Technically CRC32 is not random (but what is?) -- and it has a small chance of generating collisions (different values mapping to the same integer). But it's a start.
If you really want proof that you don't get collisions everything boils down to concatanating all fields, with a seperator not contained in the fields. Of course this normally will be really long and cumbersome to work with.
What everybody normally does is: feed that String in a Hash function. While theoretically not unique, given a suitable Hashfunction with a large enough result, in should be able to find one that is unlikely to produce a collision during the livetime of the human race. For example git is using such a hash (sha1) and Linus Torvalds writes about the chance of a accidental collision:
First off, let me remind people that the inadvertent kind
of collision is really really really damn unlikely, so we'll quite
likely never ever see it in the full history of the universe.
A different thing is a not so accidental collision. At the very first you should make sure that the string you start with isn't the same for different columns. This means:
Make sure all columns are contained
Make sure columns a separated by something not contained in the columns itself. Use escaping if necessary. For example if you just concatenate two columns the values 'abc' + 'def' will give you the same result as 'a' + 'bcdef'
If you have to worry about targeted attacks, i.e. someone actually trying to create entries with the same hash, your best bet is to use a cryptographic hash, possibly one used for password hashing which are often designed to be slow, in order to prevent brute force attacks. Of course this might collide with the requirement for most applications to be as fast as possible.

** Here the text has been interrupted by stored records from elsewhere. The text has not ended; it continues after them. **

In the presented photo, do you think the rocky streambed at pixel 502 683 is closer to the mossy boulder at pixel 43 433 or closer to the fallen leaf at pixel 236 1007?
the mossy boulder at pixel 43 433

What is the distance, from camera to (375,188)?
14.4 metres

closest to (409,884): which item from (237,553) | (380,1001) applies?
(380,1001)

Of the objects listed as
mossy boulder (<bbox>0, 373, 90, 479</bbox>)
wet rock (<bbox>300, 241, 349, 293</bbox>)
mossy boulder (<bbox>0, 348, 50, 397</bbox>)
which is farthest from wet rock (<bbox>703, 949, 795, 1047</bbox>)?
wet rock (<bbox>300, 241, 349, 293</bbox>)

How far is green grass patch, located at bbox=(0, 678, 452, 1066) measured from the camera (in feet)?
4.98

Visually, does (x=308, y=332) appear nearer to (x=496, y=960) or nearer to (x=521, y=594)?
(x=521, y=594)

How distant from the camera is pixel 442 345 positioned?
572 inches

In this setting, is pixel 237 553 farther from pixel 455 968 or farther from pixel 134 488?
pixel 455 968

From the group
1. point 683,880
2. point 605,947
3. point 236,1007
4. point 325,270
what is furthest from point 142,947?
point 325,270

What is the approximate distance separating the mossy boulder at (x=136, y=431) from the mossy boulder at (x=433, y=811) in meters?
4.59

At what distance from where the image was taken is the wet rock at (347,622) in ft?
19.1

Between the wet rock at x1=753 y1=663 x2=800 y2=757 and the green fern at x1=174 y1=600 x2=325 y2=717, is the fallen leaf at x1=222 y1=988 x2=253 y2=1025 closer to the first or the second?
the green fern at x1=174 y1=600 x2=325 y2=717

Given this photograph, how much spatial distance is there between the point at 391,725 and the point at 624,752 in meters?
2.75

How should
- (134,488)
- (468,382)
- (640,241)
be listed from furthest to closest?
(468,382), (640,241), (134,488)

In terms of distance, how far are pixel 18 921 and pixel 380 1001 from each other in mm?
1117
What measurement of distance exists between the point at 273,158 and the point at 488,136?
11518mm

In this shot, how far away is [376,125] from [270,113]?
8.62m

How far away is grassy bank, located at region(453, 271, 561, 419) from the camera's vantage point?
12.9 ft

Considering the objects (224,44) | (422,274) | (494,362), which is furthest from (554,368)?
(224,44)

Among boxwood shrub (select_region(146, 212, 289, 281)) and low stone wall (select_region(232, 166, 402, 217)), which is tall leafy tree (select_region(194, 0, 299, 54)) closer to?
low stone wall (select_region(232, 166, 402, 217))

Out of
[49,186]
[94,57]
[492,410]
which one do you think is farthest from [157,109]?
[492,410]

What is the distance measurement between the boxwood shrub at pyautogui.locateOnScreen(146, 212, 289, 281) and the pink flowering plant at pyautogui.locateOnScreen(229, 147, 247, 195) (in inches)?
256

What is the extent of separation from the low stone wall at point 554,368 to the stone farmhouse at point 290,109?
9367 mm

What you need is a hash function of all the values that you care about in a row. It can't be random because, by definition, it must be deterministic -- given the same values, you always get the same ID. If, by "random" you mean "not sequential" most hash functions should satisfy this need.
Theoretically, you cannot guarantee uniqueness as there is always the probability of collisions. That is, different IDs definitely mean that the row values are different but the converse is not always true. Depending on your needs, you might want to implement explicit matching on actual row values whenever matching IDs are encountered. You might also consider using a cryptographic hash function like MD5 or SHA1 and rely on the probabilities being on your side (in fact, any collision you find using a cryptographic hash function would be a breakthrough of some kind in the field).